- What the task requires -
Present the following data again exactly as it is shown.

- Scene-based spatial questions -
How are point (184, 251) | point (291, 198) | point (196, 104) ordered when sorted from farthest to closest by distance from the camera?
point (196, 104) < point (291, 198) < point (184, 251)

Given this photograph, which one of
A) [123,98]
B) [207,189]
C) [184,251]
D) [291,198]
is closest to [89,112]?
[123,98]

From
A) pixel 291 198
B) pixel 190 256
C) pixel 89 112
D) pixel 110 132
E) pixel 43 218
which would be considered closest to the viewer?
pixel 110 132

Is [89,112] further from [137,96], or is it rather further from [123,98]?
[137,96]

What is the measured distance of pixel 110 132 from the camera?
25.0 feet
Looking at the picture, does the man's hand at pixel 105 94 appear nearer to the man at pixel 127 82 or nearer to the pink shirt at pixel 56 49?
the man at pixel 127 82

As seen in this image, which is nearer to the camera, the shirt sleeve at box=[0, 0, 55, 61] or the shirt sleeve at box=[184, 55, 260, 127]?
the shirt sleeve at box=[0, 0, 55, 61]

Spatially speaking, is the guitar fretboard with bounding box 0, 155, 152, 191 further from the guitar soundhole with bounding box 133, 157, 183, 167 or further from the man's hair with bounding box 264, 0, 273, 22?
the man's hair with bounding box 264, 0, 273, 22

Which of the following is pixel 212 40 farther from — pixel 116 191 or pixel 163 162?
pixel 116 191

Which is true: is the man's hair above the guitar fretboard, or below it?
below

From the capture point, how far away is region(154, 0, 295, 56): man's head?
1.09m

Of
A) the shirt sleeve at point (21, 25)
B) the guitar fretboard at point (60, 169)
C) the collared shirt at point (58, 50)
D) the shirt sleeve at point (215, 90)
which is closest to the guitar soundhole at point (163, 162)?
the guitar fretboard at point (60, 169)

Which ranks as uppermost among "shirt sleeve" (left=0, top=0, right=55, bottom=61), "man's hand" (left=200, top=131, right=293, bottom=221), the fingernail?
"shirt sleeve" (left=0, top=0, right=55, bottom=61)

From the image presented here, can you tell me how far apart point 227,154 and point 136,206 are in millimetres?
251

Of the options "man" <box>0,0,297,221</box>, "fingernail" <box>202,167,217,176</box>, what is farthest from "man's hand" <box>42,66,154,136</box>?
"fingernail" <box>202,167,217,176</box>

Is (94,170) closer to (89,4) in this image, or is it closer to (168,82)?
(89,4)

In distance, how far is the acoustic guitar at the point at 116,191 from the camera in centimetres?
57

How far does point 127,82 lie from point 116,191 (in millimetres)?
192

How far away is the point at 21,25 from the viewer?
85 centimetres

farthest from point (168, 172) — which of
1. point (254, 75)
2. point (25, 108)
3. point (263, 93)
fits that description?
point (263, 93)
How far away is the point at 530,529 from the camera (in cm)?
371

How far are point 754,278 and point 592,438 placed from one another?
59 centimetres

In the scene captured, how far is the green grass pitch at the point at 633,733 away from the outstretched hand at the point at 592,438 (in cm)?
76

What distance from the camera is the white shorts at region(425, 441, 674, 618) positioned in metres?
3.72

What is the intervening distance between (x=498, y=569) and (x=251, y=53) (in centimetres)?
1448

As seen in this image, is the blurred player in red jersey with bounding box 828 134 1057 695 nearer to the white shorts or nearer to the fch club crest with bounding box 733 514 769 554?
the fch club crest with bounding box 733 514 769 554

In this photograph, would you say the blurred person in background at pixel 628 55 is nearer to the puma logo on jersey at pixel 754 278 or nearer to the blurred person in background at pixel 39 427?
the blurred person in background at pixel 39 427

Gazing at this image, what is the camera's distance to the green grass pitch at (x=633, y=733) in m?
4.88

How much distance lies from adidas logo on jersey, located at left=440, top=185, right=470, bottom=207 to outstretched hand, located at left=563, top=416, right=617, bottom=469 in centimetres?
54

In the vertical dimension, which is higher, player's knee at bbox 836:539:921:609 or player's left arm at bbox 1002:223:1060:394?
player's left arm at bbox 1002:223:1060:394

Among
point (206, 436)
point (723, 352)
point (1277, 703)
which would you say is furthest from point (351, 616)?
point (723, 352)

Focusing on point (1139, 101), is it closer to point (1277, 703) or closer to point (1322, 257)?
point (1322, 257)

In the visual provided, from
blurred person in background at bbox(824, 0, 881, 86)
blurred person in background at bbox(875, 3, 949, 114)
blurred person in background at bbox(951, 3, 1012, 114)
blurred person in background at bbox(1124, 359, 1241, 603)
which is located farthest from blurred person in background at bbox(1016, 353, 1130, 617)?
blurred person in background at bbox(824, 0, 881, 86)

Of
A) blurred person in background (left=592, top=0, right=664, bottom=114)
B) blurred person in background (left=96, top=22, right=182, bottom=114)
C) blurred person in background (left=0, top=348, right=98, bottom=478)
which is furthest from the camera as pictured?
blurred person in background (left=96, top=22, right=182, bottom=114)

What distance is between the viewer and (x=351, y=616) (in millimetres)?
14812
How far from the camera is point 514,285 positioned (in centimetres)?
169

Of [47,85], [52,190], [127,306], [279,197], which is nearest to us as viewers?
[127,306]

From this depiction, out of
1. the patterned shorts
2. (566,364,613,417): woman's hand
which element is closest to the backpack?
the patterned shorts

- Result -
How are point (184, 251) | point (291, 198) | point (196, 104) ordered when sorted from farthest to closest by distance from the camera?
point (196, 104) < point (291, 198) < point (184, 251)

Given this photograph, which one of
A) [123,98]
B) [207,189]
C) [184,251]
D) [291,198]
is closest to [89,112]?
[123,98]

From
A) pixel 291 198
B) pixel 190 256
C) pixel 89 112
D) pixel 110 132
E) pixel 43 218
which would be considered closest to the viewer?
pixel 110 132

Is [89,112] further from [137,96], or is it rather further from [123,98]?
[137,96]

What is the measured distance of pixel 110 132 from the camera?
25.0 feet
Looking at the picture, does the man's hand at pixel 105 94 appear nearer to the man at pixel 127 82 or nearer to the pink shirt at pixel 56 49?
the man at pixel 127 82

As seen in this image, which is nearer to the camera, the shirt sleeve at box=[0, 0, 55, 61] or the shirt sleeve at box=[184, 55, 260, 127]?
the shirt sleeve at box=[0, 0, 55, 61]

Spatially speaking, is the guitar fretboard with bounding box 0, 155, 152, 191 further from the guitar soundhole with bounding box 133, 157, 183, 167 or further from the man's hair with bounding box 264, 0, 273, 22?
the man's hair with bounding box 264, 0, 273, 22

Which of the following is pixel 212 40 farther from — pixel 116 191 or pixel 163 162?
pixel 116 191

Which is true: is the man's hair above the guitar fretboard, or below it?
below

From the capture point, how far away is region(154, 0, 295, 56): man's head?
1.09m

Of
A) the shirt sleeve at point (21, 25)
B) the guitar fretboard at point (60, 169)
C) the collared shirt at point (58, 50)
D) the shirt sleeve at point (215, 90)
which is closest to the guitar soundhole at point (163, 162)?
the guitar fretboard at point (60, 169)

Which ranks as uppermost among "shirt sleeve" (left=0, top=0, right=55, bottom=61), "man's hand" (left=200, top=131, right=293, bottom=221), the fingernail?
"shirt sleeve" (left=0, top=0, right=55, bottom=61)

From the image presented here, can you tell me how far apart point 227,154 and point 136,206 are in millimetres?
251

Of the options "man" <box>0,0,297,221</box>, "fingernail" <box>202,167,217,176</box>, what is farthest from "man's hand" <box>42,66,154,136</box>?
"fingernail" <box>202,167,217,176</box>

Is (94,170) closer to (89,4) in this image, or is it closer to (168,82)?
(89,4)

In distance, how far is the acoustic guitar at the point at 116,191 from the camera in centimetres?
57

How far does point 127,82 lie from point 116,191 (in millimetres)?
192

How far away is the point at 21,25 from the viewer?
85 centimetres

farthest from point (168, 172) — which of
1. point (254, 75)
2. point (25, 108)
3. point (263, 93)
fits that description?
point (263, 93)
How far away is the point at 530,529 from the camera (in cm)?
371

How far are point 754,278 and point 592,438 placed from one another?
59 centimetres

In the scene captured, how far is the green grass pitch at the point at 633,733 away from the outstretched hand at the point at 592,438 (in cm)?
76

What distance from the camera is the white shorts at region(425, 441, 674, 618) positioned in metres?
3.72

What is the intervening distance between (x=498, y=569) and (x=251, y=53) (in centimetres)?
1448

As seen in this image, is the blurred player in red jersey with bounding box 828 134 1057 695 nearer to the white shorts or nearer to the fch club crest with bounding box 733 514 769 554?
the fch club crest with bounding box 733 514 769 554

In this photograph, would you say the blurred person in background at pixel 628 55 is nearer to the puma logo on jersey at pixel 754 278 or nearer to the blurred person in background at pixel 39 427?
the blurred person in background at pixel 39 427

Gazing at this image, what is the camera's distance to the green grass pitch at (x=633, y=733) in m?
4.88

How much distance lies from adidas logo on jersey, located at left=440, top=185, right=470, bottom=207 to outstretched hand, located at left=563, top=416, right=617, bottom=469 in centimetres?
54

In the vertical dimension, which is higher, player's knee at bbox 836:539:921:609 or player's left arm at bbox 1002:223:1060:394?
player's left arm at bbox 1002:223:1060:394

Among
point (206, 436)
point (723, 352)
point (1277, 703)
which would you say is furthest from point (351, 616)?
point (723, 352)

Focusing on point (1139, 101), is it closer to point (1277, 703) or closer to point (1322, 257)?
point (1322, 257)

In the visual provided, from
blurred person in background at bbox(824, 0, 881, 86)
blurred person in background at bbox(875, 3, 949, 114)
blurred person in background at bbox(951, 3, 1012, 114)
blurred person in background at bbox(1124, 359, 1241, 603)
which is located farthest from blurred person in background at bbox(1016, 353, 1130, 617)?
blurred person in background at bbox(824, 0, 881, 86)

Of
A) blurred person in background (left=592, top=0, right=664, bottom=114)
B) blurred person in background (left=96, top=22, right=182, bottom=114)
C) blurred person in background (left=0, top=348, right=98, bottom=478)
which is furthest from the camera as pictured?
blurred person in background (left=96, top=22, right=182, bottom=114)

What distance is between the viewer and (x=351, y=616) (in millimetres)?
14812
How far from the camera is point 514,285 positioned (in centimetres)?
169

Of [47,85], [52,190], [127,306], [279,197], which is nearest to us as viewers?
[127,306]

From this depiction, out of
1. the patterned shorts
2. (566,364,613,417): woman's hand
which element is closest to the backpack?
the patterned shorts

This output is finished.